The present meta-analysis has some limitations that warrant consideration. First, only three RCTs could be included [16, 25, 30]. These RCTs were, however, limited by factors such as an imprecise description of methods for randomization and concealment, with the possible effect of introducing bias. On the other hand, the blinding of the incision would not have been possible in the clinical setting and, although it might introduce a significant source of bias among the investigators, it is most likely that patients lack any knowledge of the possible effects based on incision technique when subjectively evaluating the outcome. Due to the limited number of RCTs, a pure meta-analysis was performed only on a small number of patients and on a subset of outcomes. However, when including also the studies with a comparative study design in a mixed-method meta-analysis, the direction and significance of the results for each outcome were not altered. Moreover, the meta-analysis of purely RCTs showed a more evident effect of vertical incision compared with oblique incision in terms of increased risk of a clinically relevant IPSB injury, which strengthens the findings. Another limitation was that only some of the included studies reported a clear description of the surgical treatment and/or evaluation methods. With regard to the evaluation of nerve injury and the assessment of outcome, the methods varied significantly among studies. A clinical evaluation was commonly performed, whereas only one trial performed an electrophysiological evaluation to assess IPBSN injury objectively [25]. It should be emphasized that the definition and evaluation of injury to the IPBSN was highly heterogeneous among the included studies, which means that the evidence obtained from this meta-analysis should be interpreted with care. Because of the heterogenous definitions of hypoesthesia and the variable evaluation methods, it is unclear if sensory disturbance clinically affects the patient’s outcome. However, an oblique incision technique minimizes the potential risk for an inferior patient satisfaction by decreasing the risk of iatrogenic injury to the IPBSN during hamstring tendon harvest.

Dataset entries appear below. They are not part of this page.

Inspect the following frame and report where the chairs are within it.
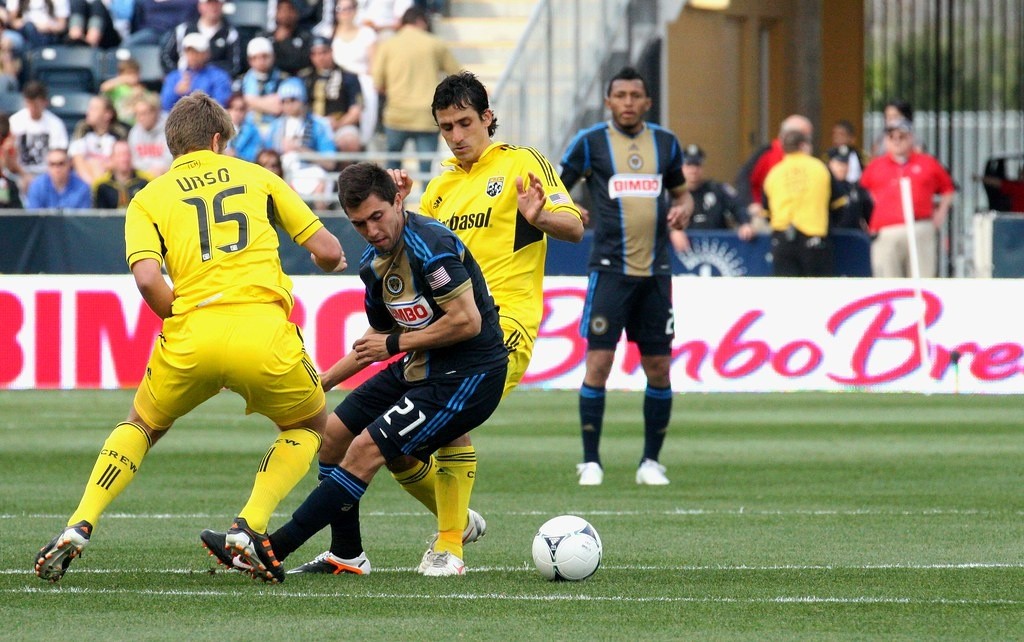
[2,42,173,151]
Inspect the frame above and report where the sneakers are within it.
[226,517,285,584]
[636,465,670,486]
[33,519,93,584]
[201,529,234,570]
[416,508,487,574]
[578,462,603,485]
[424,552,467,575]
[301,552,371,575]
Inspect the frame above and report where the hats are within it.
[278,76,309,104]
[678,149,705,166]
[246,37,272,55]
[182,32,210,52]
[827,146,858,162]
[308,37,330,47]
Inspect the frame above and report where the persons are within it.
[667,97,957,278]
[0,0,468,208]
[382,66,585,579]
[198,161,512,584]
[34,91,349,585]
[557,64,696,487]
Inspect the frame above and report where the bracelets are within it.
[385,332,403,357]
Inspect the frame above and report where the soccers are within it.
[531,513,603,582]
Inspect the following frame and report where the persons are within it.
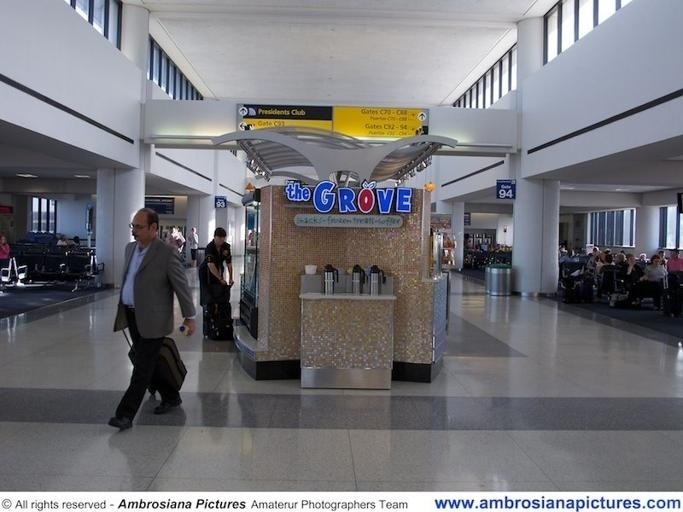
[197,228,233,338]
[68,236,79,247]
[165,226,198,268]
[56,234,68,246]
[104,206,196,430]
[464,238,683,313]
[1,234,10,259]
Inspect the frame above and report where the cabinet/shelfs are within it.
[298,292,396,391]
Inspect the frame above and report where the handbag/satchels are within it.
[200,279,236,342]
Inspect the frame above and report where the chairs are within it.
[559,244,683,316]
[0,231,97,293]
[463,243,512,268]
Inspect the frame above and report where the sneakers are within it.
[151,394,184,416]
[107,413,134,430]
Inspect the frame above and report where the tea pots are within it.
[370,264,387,295]
[324,263,338,295]
[351,264,366,295]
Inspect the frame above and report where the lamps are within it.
[394,142,441,189]
[239,142,272,182]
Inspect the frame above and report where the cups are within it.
[304,264,317,275]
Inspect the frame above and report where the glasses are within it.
[128,223,153,231]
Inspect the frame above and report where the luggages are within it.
[123,334,188,396]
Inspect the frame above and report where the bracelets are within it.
[218,278,222,281]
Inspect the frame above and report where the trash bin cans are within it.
[485,264,512,296]
[196,248,206,267]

This should be taken into account in the planning of every procedure using HTs tendons to reduce the potential adverse events related and patient discomfort related to the surgery.

Conclusion

The risk of iatrogenic injury to the IPBSN during HT harvest was significantly greater when a vertical incision was performed rather than an oblique or a horizontal incision. However, the incision technique did not influence clinical outcome or patient satisfaction after ACL reconstruction. Care is recommended during the HT harvest procedure in order to minimize the risk of iatrogenic injury to the IPBSN.